Turnvereine, also known as sporting clubs, first came about in 1811, when Frederich Ludwig Jahn formed the first outdoor gymnasium in Berlin, Germany, with the goal of promoting a nationalist movement, primarily in response to the Prussian army’s defeat during the Napoleonic Wars. He quickly became known as Turnvater Jahn (the “father” of gymnastics), who promoted the idea of the four “F’s”: Frisch, Fromm, Froh, and Frei. Turnvater Jahn adapted these four “F’s” from the sixteenth-century expression “Frisch, Fromm, Fröhlich, Frei,” in order to promote the importance of a lifestyle that is “fresh, devout, happy, and free.” This motto had a political dimension, since Jahn’s idea was to provide a meeting ground where young men—Turnvereine were predominantly male throughout the nineteenth century—could meet, participate in games, and strengthen their bodies and minds in preparation for a unified Germany.

By 1819, however, when Prussia had recovered from the Napoleonic Wars, German rulers deemed this nationalization a threat to their goal of a German confederation. As a result, Jahn was incarcerated for five years and Turnvereine were banned. Jahn’s sentence was reversed in 1825, but he was forbidden to live within ten miles of Berlin, and lived out his remaining days in Freyburg until his death in 1852. Meanwhile, the ban on Turnvereine was lifted in 1842, and Turnen slowly became incorporated into the educational curriculum for young men.

In the years leading up to the German revolutions of 1848-1849, many Turners used Turnvereine as a forum for political activism as well as (or in lieu of) a place to participate in exercises. When revolutionary groups and assemblies failed to unify Germany in 1849, many Turners, known as Forty-Eighters, fled their home country to escape imprisonment or death. A number of Turners emigrated to the United States and helped establish American Turner clubs in the mid-nineteenth century.

In Germany the Turner movement was weakened after 1849. Although a federation of Turners formed in 1868 and Turnen remained the predominant form of exercise through the end of the nineteenth century, the socialist-leaning Turner groups fell away by World War I, and by World War II, they were banned altogether. After WWII, the Allies (the U.S., Britain, France, and the Soviet Union) allowed individuals to form sports clubs, but only let them develop so far, and kept the emphasis on sports rather than politics. Turnvereine remain popular in Germany today, but tend to be affiliated with particular regions and jobs (e.g., Turnvereine for individuals in specific careers) rather than politics.

As early as the 1820’s, many of Father Jahn’s disciples left Germany and established sporting clubs in the United States, while continuing to promote the idea of “a sound mind in a sound body.” In the years leading up to and following the U.S. Civil War, American Turner clubs sprang up in the Northeast and Midwest. At the height of the American Turner movement in the 1890’s, there were more than three hundred societies across the country.
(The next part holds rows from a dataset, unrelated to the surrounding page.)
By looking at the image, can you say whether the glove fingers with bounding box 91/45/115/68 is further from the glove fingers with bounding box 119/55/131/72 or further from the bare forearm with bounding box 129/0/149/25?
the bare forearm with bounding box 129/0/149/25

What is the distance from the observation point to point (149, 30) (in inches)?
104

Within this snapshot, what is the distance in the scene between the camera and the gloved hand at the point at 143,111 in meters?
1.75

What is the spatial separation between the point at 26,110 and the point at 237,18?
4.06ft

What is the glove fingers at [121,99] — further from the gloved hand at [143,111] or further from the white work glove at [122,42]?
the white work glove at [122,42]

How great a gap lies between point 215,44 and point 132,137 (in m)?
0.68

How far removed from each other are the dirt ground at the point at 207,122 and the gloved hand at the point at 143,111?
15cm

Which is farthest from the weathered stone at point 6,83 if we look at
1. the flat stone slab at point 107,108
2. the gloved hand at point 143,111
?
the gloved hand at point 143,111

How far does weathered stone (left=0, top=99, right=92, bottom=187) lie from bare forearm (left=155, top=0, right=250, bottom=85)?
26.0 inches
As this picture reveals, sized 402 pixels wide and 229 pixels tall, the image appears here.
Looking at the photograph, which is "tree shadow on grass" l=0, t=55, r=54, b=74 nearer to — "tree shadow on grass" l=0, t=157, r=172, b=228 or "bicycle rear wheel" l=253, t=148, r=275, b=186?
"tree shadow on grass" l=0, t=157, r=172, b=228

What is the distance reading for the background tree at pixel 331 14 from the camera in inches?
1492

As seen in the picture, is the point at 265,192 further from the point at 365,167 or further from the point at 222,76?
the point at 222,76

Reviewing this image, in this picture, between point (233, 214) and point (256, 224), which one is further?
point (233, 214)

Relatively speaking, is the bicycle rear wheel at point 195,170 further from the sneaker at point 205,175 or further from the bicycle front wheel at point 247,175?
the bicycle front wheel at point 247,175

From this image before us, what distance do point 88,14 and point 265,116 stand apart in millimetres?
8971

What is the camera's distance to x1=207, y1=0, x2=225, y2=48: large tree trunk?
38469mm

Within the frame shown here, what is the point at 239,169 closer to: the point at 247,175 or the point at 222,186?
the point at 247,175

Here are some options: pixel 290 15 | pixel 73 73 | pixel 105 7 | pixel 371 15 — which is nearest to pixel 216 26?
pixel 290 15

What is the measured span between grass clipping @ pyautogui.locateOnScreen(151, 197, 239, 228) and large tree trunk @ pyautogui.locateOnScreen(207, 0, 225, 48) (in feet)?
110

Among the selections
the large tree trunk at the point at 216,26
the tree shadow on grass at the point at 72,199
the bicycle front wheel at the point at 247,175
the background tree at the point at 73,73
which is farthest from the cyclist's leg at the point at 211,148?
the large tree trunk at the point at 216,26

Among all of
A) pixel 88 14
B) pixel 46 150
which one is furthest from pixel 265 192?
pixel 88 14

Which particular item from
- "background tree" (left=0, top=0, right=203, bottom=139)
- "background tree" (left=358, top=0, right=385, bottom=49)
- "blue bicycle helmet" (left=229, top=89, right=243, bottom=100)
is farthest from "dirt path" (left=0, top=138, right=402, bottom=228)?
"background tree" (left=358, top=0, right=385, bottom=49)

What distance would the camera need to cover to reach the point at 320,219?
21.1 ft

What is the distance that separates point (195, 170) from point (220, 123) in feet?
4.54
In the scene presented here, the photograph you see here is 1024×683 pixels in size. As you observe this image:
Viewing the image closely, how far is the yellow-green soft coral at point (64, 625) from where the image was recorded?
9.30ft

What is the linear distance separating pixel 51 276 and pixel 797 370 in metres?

Cultural assimilation and two World Wars with Germany took a gradual toll on membership, with some halls closing and others becoming regular dance halls, churches, bars or bowling alleys.

As of 2011, fifty-four Turner societies still existed around the United States, and the current headquarters of the American Turners is in Louisville, Kentucky. The American Turners’ connection with the Y.M.C.A. came about when, in the late nineteenth-century, Y.M.C.A. leaders decided to include gymnastics and other sports as part of their programs. These leaders quickly realized in the need for teachers of physical fitness. The Y.M.C.A. Training School, which later became Springfield College, served as a pipeline for the Y.M.C.A. by supplying it with trained workers. Because the Association needed teachers for physical fitness, and because it wanted to recruit Christian men for the gymnasium, the school incorporated physical education into its curriculum in 1887.